Das Programm: Was die Linkspartei zu tun und zu lassen verspricht
Das Programm der Linkspartei nennt „Leitideen“: „Ziel des Wirtschaftens“ soll sein, den Profit zu überwinden und „gute Lebensbedingungen für alle“ zu gewährleisten. Dazu werde die „Unterordnung der Wirtschaft“ angestrebt: „Demokratische, soziale und ökologische Kräfte“ sollen in einem „längeren emanzipatorischen Prozess“ die „Vorherrschaft des Kapitals“ beenden. Deutschland sei eine Klassengesellschaft, heißt es, und: Der Kapitalismus sei nicht „das Ende der Geschichte“. Die Partei strebt den „demokratischen Sozialismus“ an.
Wirtschaft und Staat
Einrichtungen der Daseinsvorsorge und der Infrastruktur, der Energie- und der Finanzsektor sollen verstaatlicht werden.

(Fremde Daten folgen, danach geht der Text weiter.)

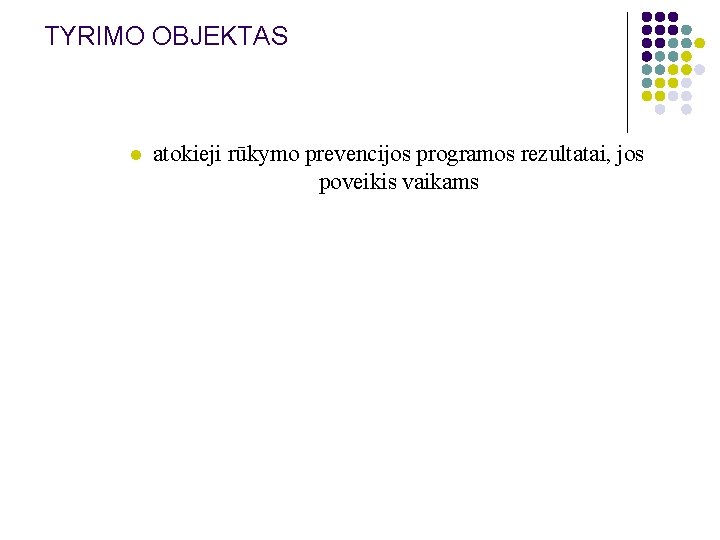 TYRIMO OBJEKTAS

atokieji rūkymo prevencijos programos rezultatai, jos poveikis vaikams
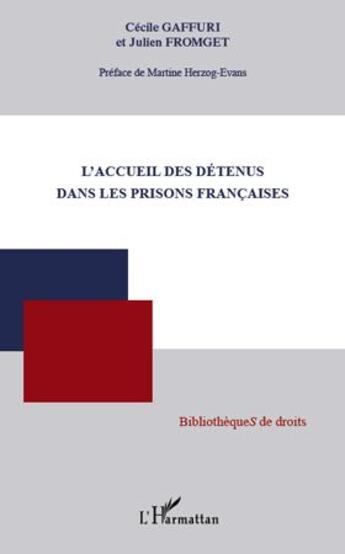 Cécile GAFFURI
et Julien FROMGET

Préface de Martine Herzog-Evans

L'ACCUEIL DES DÉTENUS
DANS LES PRISONS FRANÇAISES

BibliothèqueS de droits

L'Harmattan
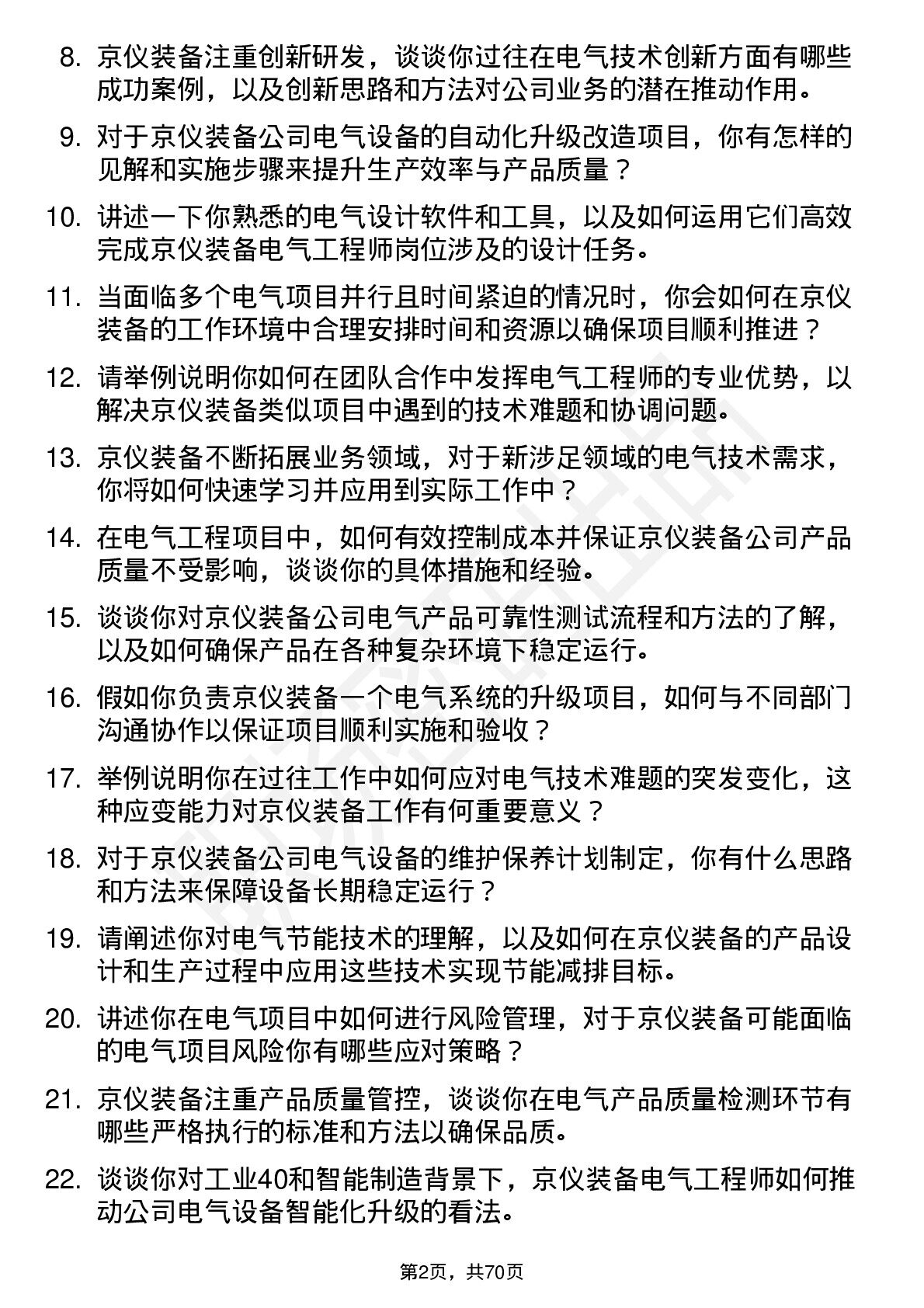 8. 京仪装备注重创新研发，谈谈你过往在电气技术创新方面有哪些成功案例，以及创新思路和方法对公司业务的潜在推动作用。

9. 对于京仪装备公司电气设备的自动化升级改造项目，你有怎样的见解和实施步骤来提升生产效率与产品质量？

10. 讲述一下你熟悉的电气设计软件和工具，以及如何运用它们高效完成京仪装备电气工程师岗位涉及的设计任务。

11. 当面临多个电气项目并行且时间紧迫的情况时，你会如何在京仪装备的工作环境中合理安排时间和资源以确保项目顺利推进？

12. 请举例说明你如何在团队合作中发挥电气工程师的专业优势，以解决京仪装备类似项目中遇到的技术难题和协调问题。

13. 京仪装备不断拓展业务领域，对于新涉足领域的电气技术需求，你将如何快速学习并应用到实际工作中？

14. 在电气工程项目中，如何有效控制成本并保证京仪装备公司产品质量不受影响，谈谈你的具体措施和经验。

15. 谈谈你对京仪装备公司电气产品可靠性测试流程和方法的了解，以及如何确保产品在各种复杂环境下稳定运行。

16. 假如你负责京仪装备一个电气系统的升级项目，如何与不同部门沟通协作以保证项目顺利实施和验收？

17. 举例说明你在过往工作中如何应对电气技术难题的突发变化，这种应变能力对京仪装备工作有何重要意义？

18. 对于京仪装备公司电气设备的维护保养计划制定，你有什么思路和方法来保障设备长期稳定运行？

19. 请阐述你对电气节能技术的理解，以及如何在京仪装备的产品设计和生产过程中应用这些技术实现节能减排目标。

20. 讲述你在电气项目中如何进行风险管理，对于京仪装备可能面临的电气项目风险你有哪些应对策略？

21. 京仪装备注重产品质量管控，谈谈你在电气产品质量检测环节有哪些严格执行的标准和方法以确保品质。

22. 谈谈你对工业40和智能制造背景下，京仪装备电气工程师如何推动公司电气设备智能化升级的看法。

第2页，共70页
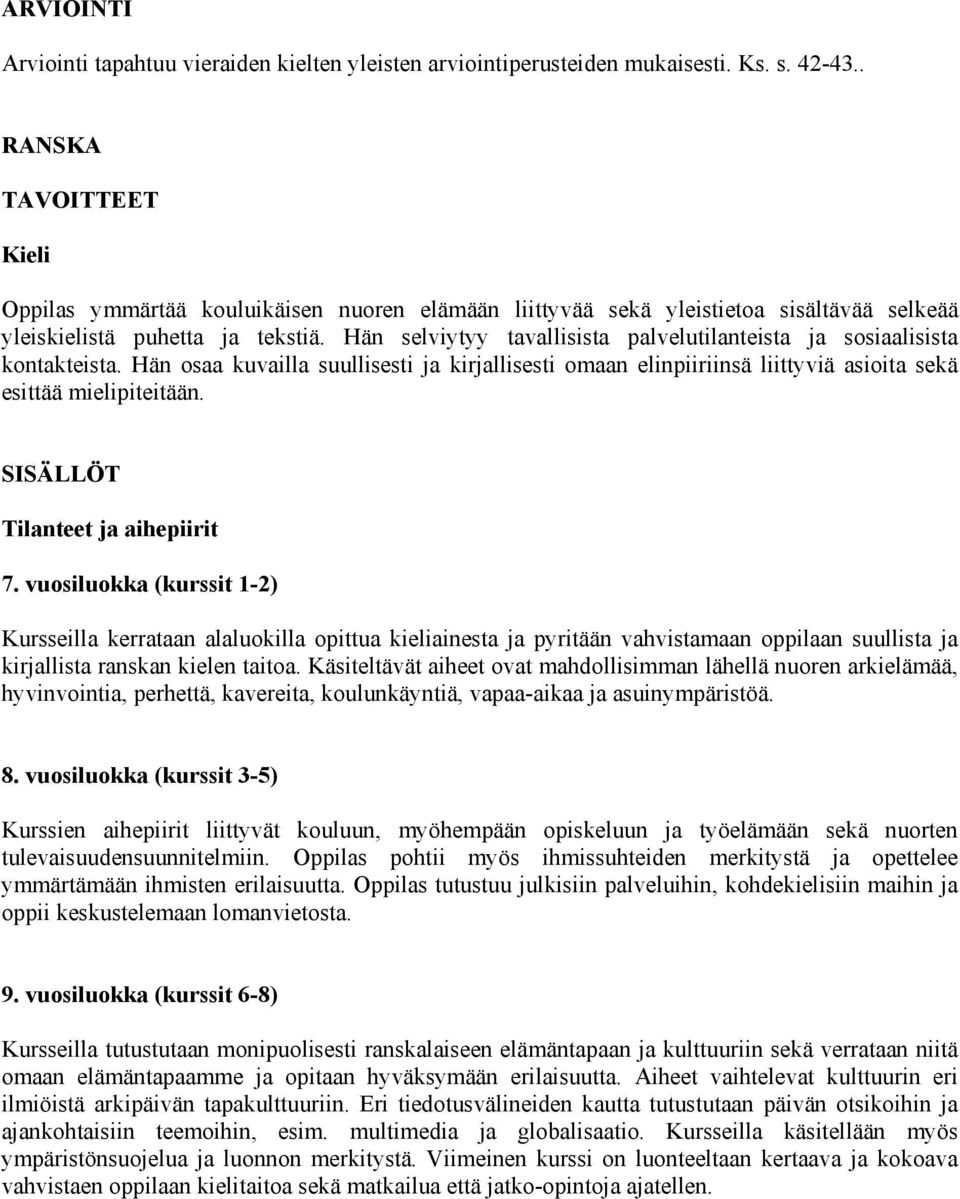 ARVIOINTI

Arviointi tapahtuu vieraiden kielten yleisten arviointiperusteiden mukaisesti. Ks. s. 42-43..

RANSKA

TAVOITTEET

Kieli

Oppilas ymmärtää kouluikäisen nuoren elämään liittyvää sekä yleistietoa sisältävää selkeää yleiskielistä puhetta ja tekstiä. Hän selviytyy tavallisista palvelutilanteista ja sosiaalisista kontakteista. Hän osaa kuvailla suullisesti ja kirjallisesti omaan elinpiiriinsä liittyviä asioita sekä esittää mielipiteitään.

SISÄLLÖT

Tilanteet ja aihepiirit

7. vuosiluokka (kurssit 1-2)

Kursseilla kerrataan alaluokilla opittua kieliainesta ja pyritään vahvistamaan oppilaan suullista ja kirjallista ranskan kielen taitoa. Käsiteltävät aiheet ovat mahdollisimman lähellä nuoren arkielämää, hyvinvointia, perhettä, kavereita, koulunkäyntiä, vapaa-aikaa ja asuinympäristöä.

8. vuosiluokka (kurssit 3-5)

Kurssien aihepiirit liittyvät kouluun, myöhempään opiskeluun ja työelämään sekä nuorten tulevaisuudensuunnitelmiin. Oppilas pohtii myös ihmissuhteiden merkitystä ja opettelee ymmärtämään ihmisten erilaisuutta. Oppilas tutustuu julkisiin palveluihin, kohdekielisiin maihin ja oppii keskustelemaan lomanvietosta.

9. vuosiluokka (kurssit 6-8)

Kursseilla tutustutaan monipuolisesti ranskalaiseen elämäntapaan ja kulttuuriin sekä verrataan niitä omaan elämäntapaamme ja opitaan hyväksymään erilaisuutta. Aiheet vaihtelevat kulttuurin eri ilmiöistä arkipäivän tapakulttuuriin. Eri tiedotusvälineiden kautta tutustutaan päivän otsikoihin ja ajankohtaisiin teemoihin, esim. multimedia ja globalisaatio. Kursseilla käsitellään myös ympäristönsuojelua ja luonnon merkitystä. Viimeinen kurssi on luonteeltaan kertaava ja kokoava vahvistaen oppilaan kielitaitoa sekä matkailua että jatko-opintoja ajatellen.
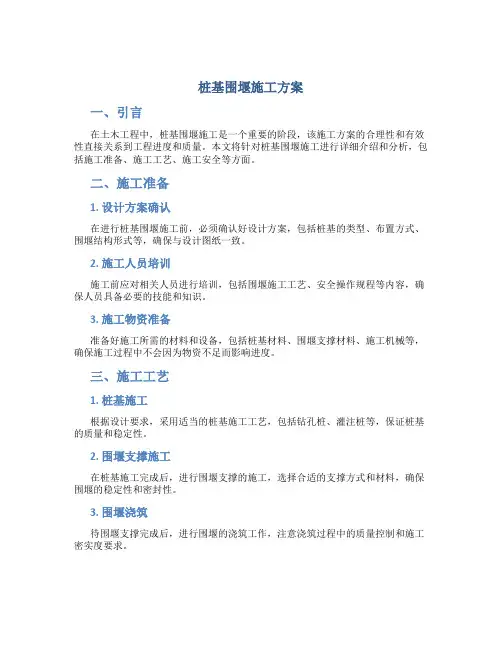 桩基围堰施工方案

一、引言

在土木工程中，桩基围堰施工是一个重要的阶段，该施工方案的合理性和有效性直接关系到工程进度和质量。本文将针对桩基围堰施工进行详细介绍和分析，包括施工准备、施工工艺、施工安全等方面。

二、施工准备

1. 设计方案确认

在进行桩基围堰施工前，必须确认好设计方案，包括桩基的类型、布置方式、围堰结构形式等，确保与设计图纸一致。

2. 施工人员培训

施工前应对相关人员进行培训，包括围堰施工工艺、安全操作规程等内容，确保人员具备必要的技能和知识。

3. 施工物资准备

准备好施工所需的材料和设备，包括桩基材料、围堰支撑材料、施工机械等，确保施工过程中不会因为物资不足而影响进度。

三、施工工艺

1. 桩基施工

根据设计要求，采用适当的桩基施工工艺，包括钻孔桩、灌注桩等，保证桩基的质量和稳定性。

2. 围堰支撑施工

在桩基施工完成后，进行围堰支撑的施工，选择合适的支撑方式和材料，确保围堰的稳定性和密封性。

3. 围堰浇筑

待围堰支撑完成后，进行围堰的浇筑工作，注意浇筑过程中的质量控制和施工密实度要求。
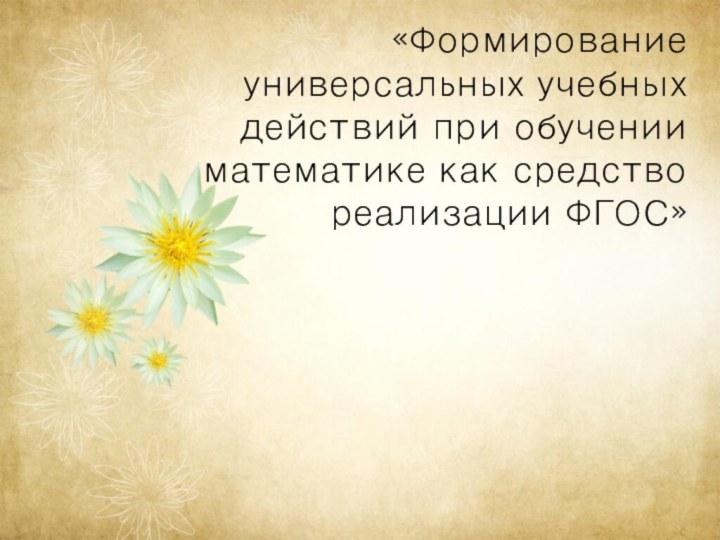 «Формирование универсальных учебных действий при обучении математике как средство реализации ФГОС»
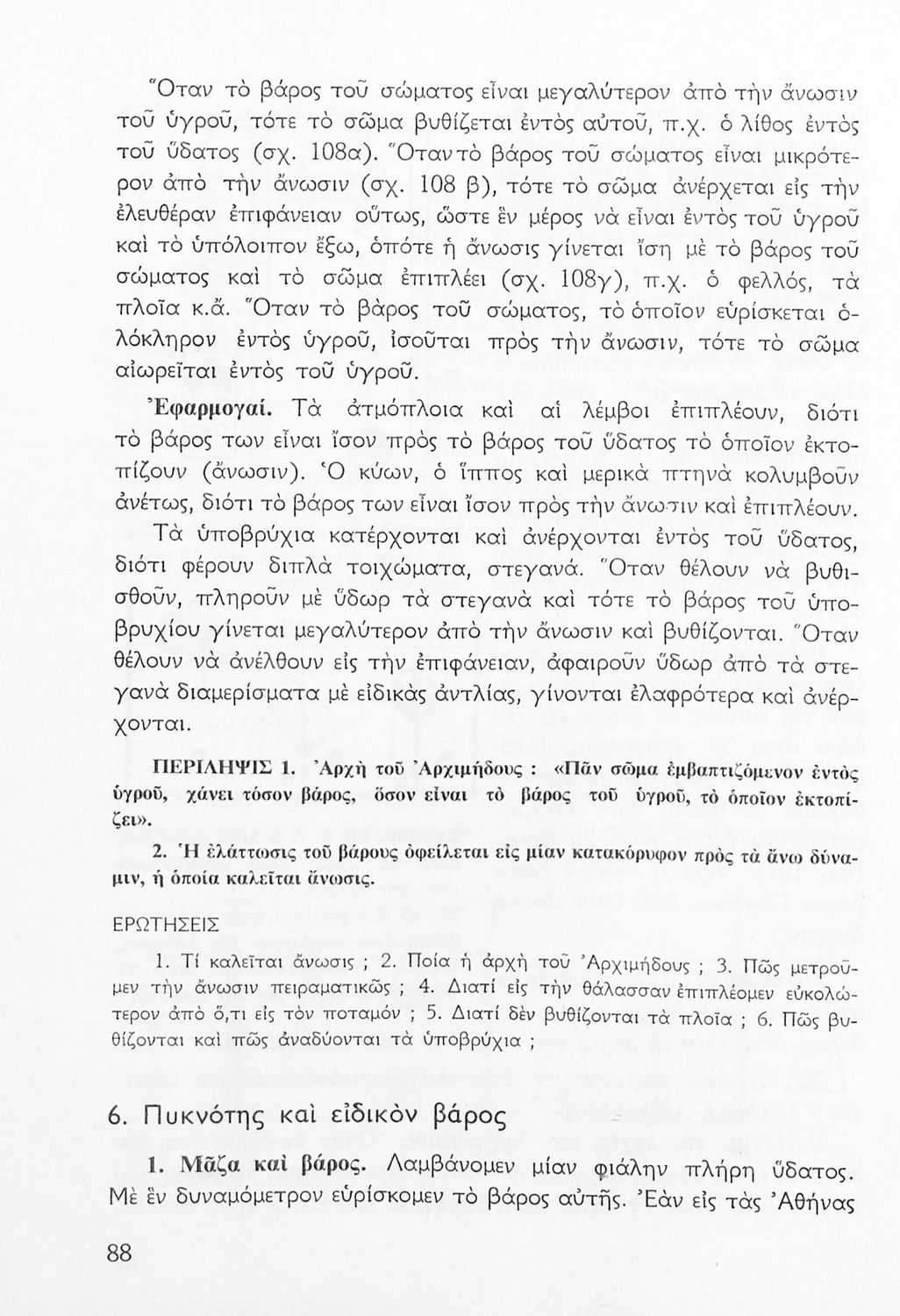 Ὅταν τὸ βάρος τοῦ σώματος εἶναι μεγαλύτερον ἀπὸ τὴν ἄνωσιν τοῦ ὑγροῦ, τότε τὸ σῶμα βυθίζεται ἐντὸς αὐτοῦ, π.χ. ὁ λίθος ἐντὸς τοῦ ὕδατος (σχ. 108α). Ὅταν τὸ βάρος τοῦ σώματος εἶναι μικρότερον ἀπὸ τὴν ἄνωσιν (σχ. 108 β), τότε τὸ σῶμα ἀνέρχεται εἰς τὴν ἐλευθέραν ἐπιφάνειαν οὕτως, ὥστε ἓν μέρος νὰ εἶναι ἐντὸς τοῦ ὑγροῦ καὶ τὸ ὑπόλοιπον ἔξω, ὁπότε ἡ ἄνωσις γίνεται ἴση μὲ τὸ βάρος τοῦ σώματος καὶ τὸ σῶμα ἐπιπλέει (σχ. 108γ), π.χ. ὁ φελλός, τὰ πλοῖα κ.ἄ. Ὅταν τὸ βάρος τοῦ σώματος, τὸ ὁποῖον εὑρίσκεται ὁλόκληρον ἐντὸς ὑγροῦ, ἰσοῦται πρὸς τὴν ἄνωσιν, τότε τὸ σῶμα αἰωρεῖται ἐντὸς τοῦ ὑγροῦ.

Ἐφαρμογαί. Τὰ ἀτμόπλοια καὶ αἱ λέμβοι ἐπιπλέουν, διότι τὸ βάρος των εἶναι ἴσον πρὸς τὸ βάρος τοῦ ὕδατος τὸ ὁποῖον ἐκτοπίζουν (ἄνωσιν). Ὁ κύων, ὁ ἵππος καὶ μερικὰ πτηνὰ κολυμβοῦν ἀνέτως, διότι τὸ βάρος των εἶναι ἴσον πρὸς τὴν ἄνωσιν καὶ ἐπιπλέουν.

Τὰ ὑποβρύχια κατέρχονται καὶ ἀνέρχονται ἐντὸς τοῦ ὕδατος, διότι φέρουν διπλᾶ τοιχώματα, στεγανά. Ὅταν θέλουν νὰ βυθισθοῦν, πληροῦν μὲ ὕδωρ τὰ στεγανὰ καὶ τότε τὸ βάρος τοῦ ὑποβρυχίου γίνεται μεγαλύτερον ἀπὸ τὴν ἄνωσιν καὶ βυθίζονται. Ὅταν θέλουν νὰ ἀνέλθουν εἰς τὴν ἐπιφάνειαν, ἀφαιροῦν ὕδωρ ἀπὸ τὰ στεγανὰ διαμερίσματα μὲ εἰδικὰς ἀντλίας, γίνονται ἐλαφρότερα καὶ ἀνέρχονται.

ΠΕΡΙΛΗΨΙΣ 1. Ἀρχὴ τοῦ Ἀρχιμήδους : «Πᾶν σῶμα ἐμβαπτιζόμενον ἐντὸς ὑγροῦ, χάνει τόσον βάρος, ὅσον εἶναι τὸ βάρος τοῦ ὑγροῦ, τὸ ὁποῖον ἐκτοπίζει».

2. Ἡ ἐλάττωσις τοῦ βάρους ὀφείλεται εἰς μίαν κατακόρυφον πρὸς τὰ ἄνω δύναμιν, ἡ ὁποία καλεῖται ἄνωσις.

ΕΡΩΤΗΣΕΙΣ

1. Τί καλεῖται ἄνωσις ; 2. Ποία ἡ ἀρχὴ τοῦ Ἀρχιμήδους ; 3. Πῶς μετροῦμεν τὴν ἄνωσιν πειραματικῶς ; 4. Διατί εἰς τὴν θάλασσαν ἐπιπλέομεν εὐκολώτερον ἀπὸ ὅ,τι εἰς τὸν ποταμόν ; 5. Διατί δὲν βυθίζονται τὰ πλοῖα ; 6. Πῶς βυθίζονται καὶ πῶς ἀναδύονται τὰ ὑποβρύχια ;

6. Πυκνότης καὶ εἰδικὸν βάρος

1. Μᾶζα καὶ βάρος. Λαμβάνομεν μίαν φιάλην πλήρη ὕδατος. Μὲ ἓν δυναμόμετρον εὑρίσκομεν τὸ βάρος αὐτῆς. Ἐὰν εἰς τὰς Ἀθήνας

88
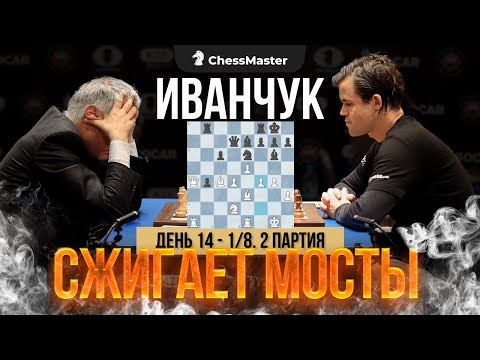 ChessMaster

ИВАНЧУК

ДЕНЬ 14 - 1/8. 2 ПАРТИЯ

СЖИГАЕТ МОСТЫ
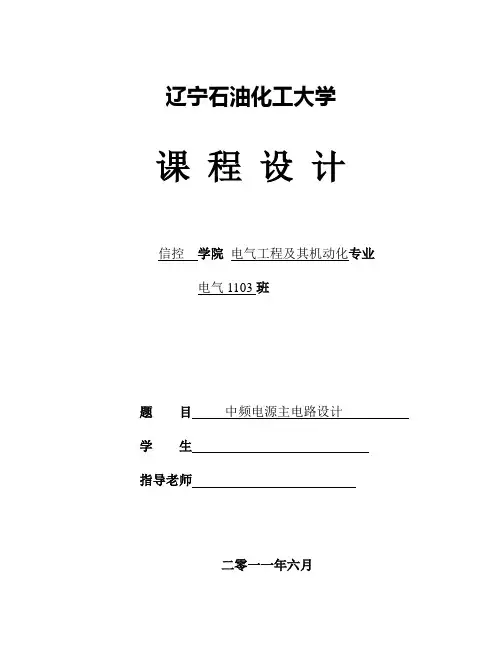 辽宁石油化工大学

课 程 设 计

信控 学院 电气工程及其机动化专业

电气 1103 班

题 目 中频电源主电路设计

学 生

指导老师

二零一一年六月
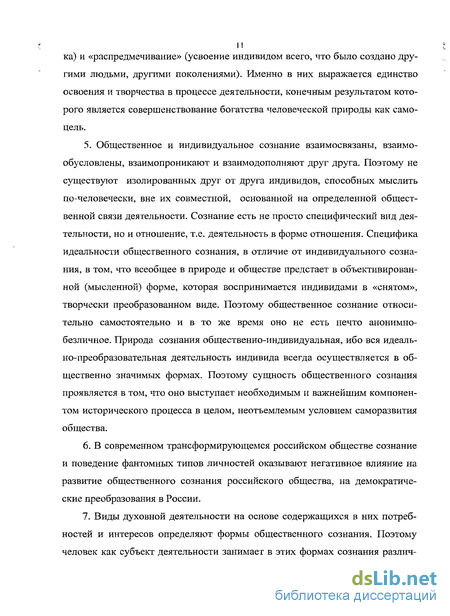 11

ка) и «распредмечивание» (усвоение индивидом всего, что было создано другими людьми, другими поколениями). Именно в них выражается единство освоения и творчества в процессе деятельности, конечным результатом которого является совершенствование богатства человеческой природы как самоцель.

5. Общественное и индивидуальное сознание взаимосвязаны, взаимообусловлены, взаимопроникают и взаимодополняют друг друга. Поэтому не существуют изолированных друг от друга индивидов, способных мыслить по-человечески, вне их совместной, основанной на определенной общественной связи деятельности. Сознание есть не просто специфический вид деятельности, но и отношение, т.е. деятельность в форме отношения. Специфика идеальности общественного сознания, в отличие от индивидуального сознания, в том, что всеобщее в природе и обществе предстает в объективированной (мысленной) форме, которая воспринимается индивидами в «снятом», творчески преобразованном виде. Поэтому общественное сознание относительно самостоятельно и в то же время оно не есть нечто анонимно-безличное. Природа сознания общественно-индивидуальная, ибо вся идеально-преобразовательная деятельность индивида всегда осуществляется в общественно значимых формах. Поэтому сущность общественного сознания проявляется в том, что оно выступает необходимым и важнейшим компонентом исторического процесса в целом, неотъемлемым условием саморазвития общества.

6. В современном трансформирующемся российском обществе сознание и поведение фантомных типов личностей оказывают негативное влияние на развитие общественного сознания российского общества, на демократические преобразования в России.

7. Виды духовной деятельности на основе содержащихся в них потребностей и интересов определяют формы общественного сознания. Поэтому человек как субъект деятельности занимает в этих формах сознания различ-

dsLib.net
библиотека диссертаций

Über weitere „Vergesellschaftungen“ soll „im demokratischen Prozess“ entschieden werden. Als weitere Eigentumsformen werden Genossenschaften sowie die Belegschaftsbeteilung bevorzugt, Privateigentum soll jedoch grundsätzlich möglich sein. Die Linkspartei will die Arbeitszeit bei vollem Lohnausgleich verkürzen, zunächst auf 35, dann auf 30 Stunden die Woche. Es soll einen Mindestlohn in Höhe von 60 Prozent des „nationalen Durchschnittslohns“ geben, beschloss der Parteitag. Die Linkspartei will Hartz IV abschaffen, sie ist gegen das Renteneintrittsalter von 67 Jahren und für eine Mindestrente. In der Gesundheitspolitik und für die Pflege sollen „solidarische Bürgerversicherungen“ eingeführt werden, in die alle einzahlen sollen. Der Drogenkonsum soll legalisiert werden, langfristig will die Linkspartei auch alle Drogen legalisieren. Ebenso wie die Passage zur Drogenpolitik wurde die Wendung während des Parteitags neu in den Programmtext aufgenommen, die Linke werde sich für eine Kindergrundsicherung ohne Prüfung der Einkommensverhältnisse der Eltern einsetzen. Mit Steueränderungen soll eine Umverteilung von oben nach unten erreicht werden: Erbschafts- und Vermögensteuer sollen erhöht beziehungsweise eingeführt werden, die Abgeltungssteuer auf Kapitalerträge soll dem Einkommensteuersatz entsprechen, der Spitzensteuersatz soll erhöht werden. Ein Zukunftsfonds soll eingerichtet werden - nicht im Programm, aber in den Forderungen der Partei enthalten ist die geplante Höhe von 100 Milliarden Euro -, es sollen Millionen gut bezahlte Arbeitsplätze im öffentlichen Dienst eingerichtet werden.
Auswärtige Politik
Die Linkspartei wünscht einen „Neustart“ der Europäischen Union, die Auflösung der Nato und die Reform der Vereinten Nationen. Deutschland solle aus den militärischen Nato-Strukturen austreten und sich nicht an Militäreinsätzen unter UN-Mandat beteiligen. Ausgenommen sind implizit, nicht ausdrücklich, Einsätze nach Kapitel 6 (zur friedlichen Beilegung von Konflikten) der UN-Charta. Die Partei befürwortet nach heftigen Auseinandersetzungen über die Haltung zur Nahostpolitik in den vergangenen Monaten das Existenzrecht Israels. Sie ist für die Einrichtung einer zivilen Katastrophenhilfstruppe, der sie den Namen „Willy-Brandt-Korps“ geben will.
Regierungsbeteiligung
Beschlossen wurde auch eine Kompromissformel zu den Bedingungen für mögliche Regierungsbeteiligungen, die umstrittenen „roten Linien“: „An einer Regierung, die Kriege führt und Kampfeinsätze der Bundeswehr im Ausland zulässt, die Aufrüstung und Militarisierung vorantreibt, die Privatisierungen der Daseinsvorsorge oder Sozialabbau betreibt, deren Politik die Aufgabenerfüllung des öffentlichen Dienstes verschlechtert, werden wir uns nicht beteiligen.“ (mk.)